I just wanted opinions on this. My husband told me when we were dating that he was "in love" with a high school friend when he was in high school but nothing came of it. They were just friends, never dated and she married someone at 18 and moved away.

Fast forward 25 years. We went to a high school reunion of his. I met all his old gang that he had lost touch with and it was nice. But this girl was not there. I did not even think of her at all at the reunion. 
Days later though, he tells me that he had asked guys at this reunion where she was, what she was doing and he found out she was divorced and single. He was pretty excited about it too and said he was going to call her. And he did. I tried to be open minded and not alarmed and to support him saying hi at first. But then, they connected on Facebook and would regularly email each other back and forth on the phone. My husband started staying up really late at night on the computer and I found out they were "chatting" on Facebook. And then, he was invited to a bonfire,campout weekend with some of his old friends from high school. He went and of course this girl went to this too. I found out she went when I overlooked his shoulder and saw him chatting with her on Facebook after he got home, telling her all sorts of personal stuff that he has never told me. I was very angry and hurt and he said I was over reacting, that he was just reconnecting with her because she was his "best friend" from high school. About a month or so later we went to a dinner and dance with some of his old friends from high school and she was there and I was introduced to her. We sat at her table with others. A guy friend of my husband started talking with me and told me he felt bad for me because my husband had always had the hots for this girl and couldn't stay away from her before. My husband of course talked with her all evening. He did find out that she had started dating a guy from his old group of friends that night. They had just started seeing each other. We left shortly after that, and my husband vented all the way home about how mad he was that this guy starting dating her and how wrong they were for each other. After that, my husband never chatted or contacted her again.

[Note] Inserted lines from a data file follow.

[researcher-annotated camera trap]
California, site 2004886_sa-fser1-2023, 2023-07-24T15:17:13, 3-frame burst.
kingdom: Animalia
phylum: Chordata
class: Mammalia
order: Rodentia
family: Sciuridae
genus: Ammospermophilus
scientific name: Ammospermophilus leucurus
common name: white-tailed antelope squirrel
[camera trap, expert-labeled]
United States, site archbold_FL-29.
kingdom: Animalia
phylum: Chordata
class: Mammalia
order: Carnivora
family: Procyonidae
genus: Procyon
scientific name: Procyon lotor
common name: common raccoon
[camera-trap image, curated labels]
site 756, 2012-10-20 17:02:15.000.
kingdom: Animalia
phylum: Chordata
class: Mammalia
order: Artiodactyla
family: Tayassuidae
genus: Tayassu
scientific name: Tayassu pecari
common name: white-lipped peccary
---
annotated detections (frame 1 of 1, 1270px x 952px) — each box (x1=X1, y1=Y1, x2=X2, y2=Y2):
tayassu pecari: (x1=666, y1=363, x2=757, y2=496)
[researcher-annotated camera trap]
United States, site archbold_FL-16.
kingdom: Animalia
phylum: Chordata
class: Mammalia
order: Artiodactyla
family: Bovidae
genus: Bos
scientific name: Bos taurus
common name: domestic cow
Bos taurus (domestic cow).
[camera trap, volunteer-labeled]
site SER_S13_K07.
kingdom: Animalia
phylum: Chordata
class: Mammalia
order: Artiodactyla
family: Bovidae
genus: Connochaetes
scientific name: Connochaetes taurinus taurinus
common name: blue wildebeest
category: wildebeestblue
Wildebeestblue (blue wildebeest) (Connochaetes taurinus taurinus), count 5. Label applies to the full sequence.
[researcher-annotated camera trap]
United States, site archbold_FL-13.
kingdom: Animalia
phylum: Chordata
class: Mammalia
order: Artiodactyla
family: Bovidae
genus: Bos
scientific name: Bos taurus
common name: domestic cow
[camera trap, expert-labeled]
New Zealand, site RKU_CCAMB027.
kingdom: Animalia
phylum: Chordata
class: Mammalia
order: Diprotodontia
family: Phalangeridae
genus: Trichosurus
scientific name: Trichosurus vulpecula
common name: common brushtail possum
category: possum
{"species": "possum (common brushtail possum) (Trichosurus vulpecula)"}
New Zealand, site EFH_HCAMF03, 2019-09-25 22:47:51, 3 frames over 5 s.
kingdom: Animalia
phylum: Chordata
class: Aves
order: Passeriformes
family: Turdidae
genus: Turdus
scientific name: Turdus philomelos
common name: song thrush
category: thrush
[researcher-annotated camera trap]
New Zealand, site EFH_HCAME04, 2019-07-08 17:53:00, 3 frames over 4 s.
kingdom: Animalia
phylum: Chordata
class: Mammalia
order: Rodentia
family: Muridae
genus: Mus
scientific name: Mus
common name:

So, my take on this. I was jealous,hurt and threatened and I always wondered if my husband was pursuing this woman and if he would have had an affair with her. It seemed that way to me. 

From time to time, he does ask about her to friends he runs into and asks if she is still going out with that guy. 

How would you have handled this?


----------



## Constable Odo (Feb 14, 2015)

Tell him to discontinue contact with her, and make sure you have full access to his phone, emails, facebook, etc. to verify. 

Your husband was looking to hook up and bang his old flame, its that simple.

What other issues do you have in your marriage?


----------



## GusPolinski (Jan 21, 2014)

wwwwwwww said:


> Hi:
> 
> I just wanted opinions on this. My husband told me when we were dating that he was "in love" with a high school friend when he was in high school but nothing came of it. They were just friends, never dated and she married someone at 18 and moved away.
> 
> ...


I've inserted bold, red ^ symbols in the quoted text above in order to indicate the point at which I'd have intervened.

I get that you were trying not to come off as jealous, insecure, controlling, or any of that, but you have every right to stand up and assert yourself when faced w/ the likely threat of your husband running off w/ an old-yet-newly-available romantic interest for whom it appears he had unrequited feelings.

I mean come on... this sh*t happens all the time.


----------



## kristin2349 (Sep 12, 2013)

This guy sounds like a real treat. Still in love with his ex and a binge drinker according to this thread you started:

http://talkaboutmarriage.com/genera...-me-dinner-party-drink-am-i-overreacting.html

It all adds up to your H needing to get into therapy and AA or rehab, and growing the hell up.


----------



## JohnA (Jun 24, 2015)

First guard you personal dignity. Spouses in your situation can and do lash out and often find themselves in an EA or PA.
Read practice the 180, read about the fog. Your husband is in it and it owns him. He is and will continue to make bad choices. Dud hear himself when talking about her new guy? If he wakes up enough to notice the changes as you practice the 180 tell him: it is hard to live with the knowledge if she calls, he will go.

Study emotional affairs. Many people recommend the book "more then just friends"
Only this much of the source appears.